Hints that water may lie not far beneath the Martian surface, and indicators of past and maybe even present life on Mars, have spurred new calls for a manned mission to the Red Planet. Laurence Young’s all for it. In fact, he was an advocate of Mars expeditions long before the current fervor emerged. But the faculty member is also head of a university consortium – the National Space Biomedical Research Institute (NSBRI) – that’s focused on some eminently practical concerns, like how to get Mars explorers safely to and from the planet.

Take the issue of gravity, or the lack of it. If you spent nine months en route to Mars – a reasonable estimate, unless some exotic transport scheme turns out to be feasible – and you didn’t do anything to compensate for weightlessness, “you’d be a jellyfish,” says Young. “Your skeleton would lack structural integrity. Your muscles would be so wasted away you wouldn’t be able to hold yourself up in your space suit – and that’s true even though Mars is a lower-gravity environment than Earth. You’d also be sick, and probably in tough shape psychologically.”

But there’s hope these and other health-related barriers to a Mars expedition are surmountable. And Young, Apollo Program Professor of Astronautics, is leading efforts to surmount them.

Inspired by Sputnik

The faculty member has been in love with space exploration most of his life. It started with the world’s first satellite. Young, just out of MIT, was crossing the Atlantic for a year of graduate work in France when he heard about the pioneering craft.

“The ship’s teletype carried a report that the Russians had launched a satellite called Sputnik,” recalls Young. “I thought it was fantastic, and I started to imagine all the different things that could be done in space.”

The traveler scrapped plans to join Bell Labs after his year abroad. Instead, he decided to return to MIT and work with the legendary Charles Stark Draper, who would later oversee creation of the navigational systems for the Apollo moon flights.

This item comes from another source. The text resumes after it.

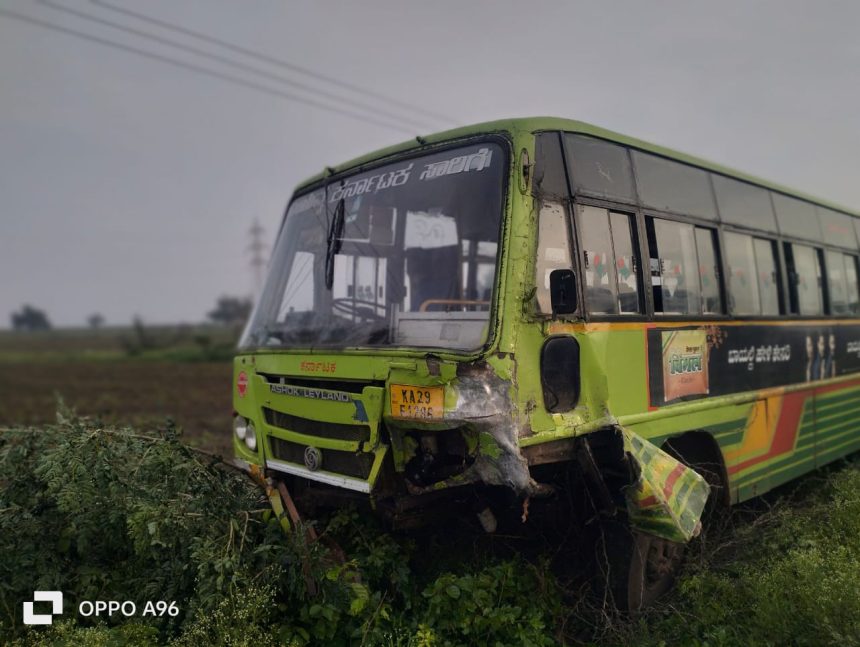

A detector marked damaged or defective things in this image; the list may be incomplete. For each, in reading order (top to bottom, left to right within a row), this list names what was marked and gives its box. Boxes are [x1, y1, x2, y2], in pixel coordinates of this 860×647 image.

damaged bus front [232, 123, 708, 612]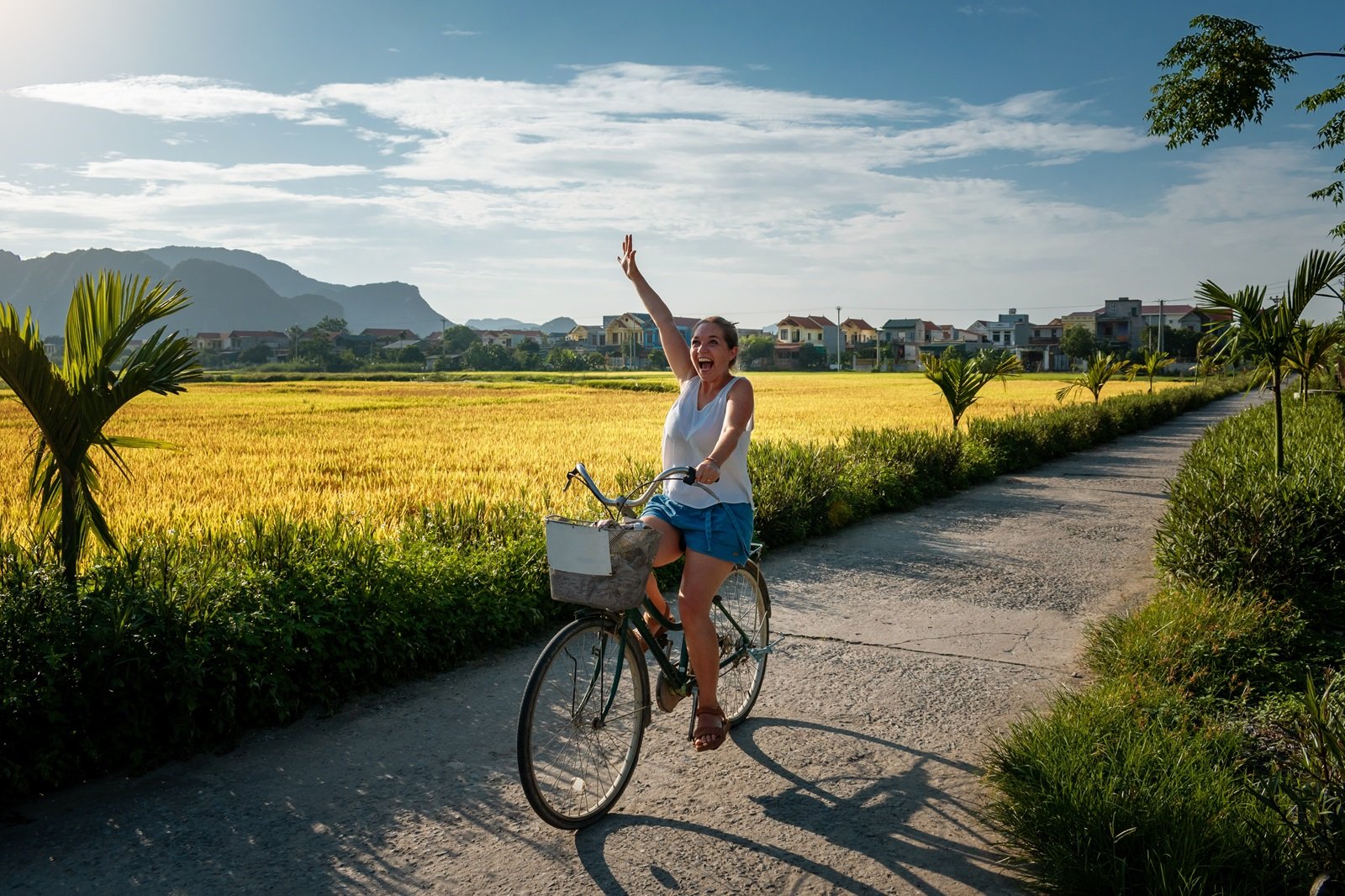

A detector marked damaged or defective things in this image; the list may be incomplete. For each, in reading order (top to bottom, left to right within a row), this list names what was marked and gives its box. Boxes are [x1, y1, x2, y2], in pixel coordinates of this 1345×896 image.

cracked concrete path [0, 390, 1258, 893]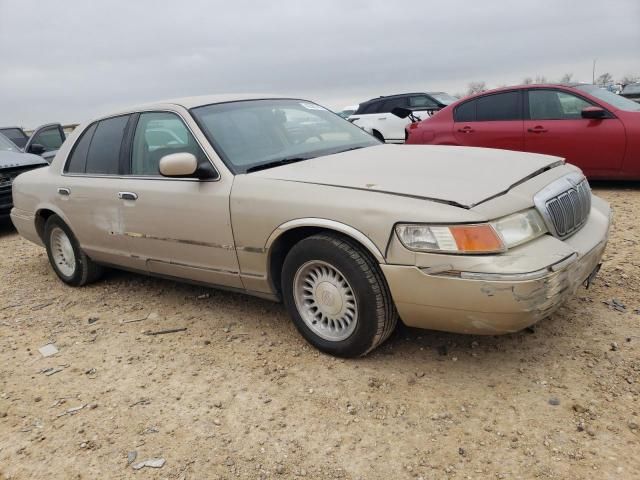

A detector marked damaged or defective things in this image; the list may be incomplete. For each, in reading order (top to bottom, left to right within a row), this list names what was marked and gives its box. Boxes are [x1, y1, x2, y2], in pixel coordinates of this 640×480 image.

Draper headed what was then the MIT Instrumentation Laboratory, now Draper Laboratory. “He paid for my doctoral thesis out of an instrumentation fund he controlled,” notes Young. “Later, he recruited me to help start the first aerospace biomedical program at MIT.”

Over the years since, Young’s had some notable accomplishments. He was the lead researcher on some of the first biomedical experiments aboard the Space Shuttle. He was selected as a payload specialist – an astronaut with special responsibilities – for a later shuttle flight, though in the end he wasn’t picked to fly. His studies of how to improve the interface between humans and instruments have helped shape the design of air- and spacecraft. But his toughest challenge yet may be making interplanetary travel safe for humans.

Multiple dangers

It’s a big task because we aren’t designed for life in the hostile environment of space. One reason is radiation. Solar flares can touch off cascades of damaging subatomic particles that are easily able to penetrate a spacecraft’s shell. The streams of high-energy charged particles that flood through space are also a serious threat.

The main danger posed by these invisible intruders is a heightened risk of cancer and other genetically linked ailments. NSBRI researchers are probing whether cancer preventive agents can help. “They’re concentrating on a drug called tamoxifen, which is already being studied as a means of preventing breast cancer,” says Young.

A more immediate threat is the weakness and related problems that result from weightlessness. Young and his colleagues are working on what they hope will be an all-but universal antidote.

Their solution is an artificial-gravity device. A small but highly sophisticated version of a merry-go-round, the device would also include a built-in exercycle. As the astronaut worked out, the whole system would rotate about 20 times a minute.

“I call it a spin in a gym,” notes Young. “The idea is that as the device spins, it creates artificial gravity. Meanwhile, you’re also exercising, which stimulates the cardiovascular system, the muscles and the bones.”

The faculty member and his colleagues hope to test the system on a future shuttle flight. At this point many hurdles remain to be cleared, but the faculty member says he’s reasonably hopeful the problems posed by weightlessness can be solved within a decade or so.

For Young, it’s obvious that the quest to make space travel safe is of more than scientific interest. During his two years of astronaut training, he experienced at first-hand much of what space travel is all about.

“Even though I didn’t fly,” he says, “I was a member of the crew. I not only knew the people in space, I knew the equipment intimately. I also knew everything about the experiments that were going on, so if someone asked me this or that, I could give them an answer.”

Having been so closely involved – and knowing so many astronauts and others in the space program – he has a stake in making sure future space explorers are safe. As for future destinations, Young also has personal feelings on that score. “I wouldn’t be involved in this work,” he says, “if it weren’t about exploring Mars.”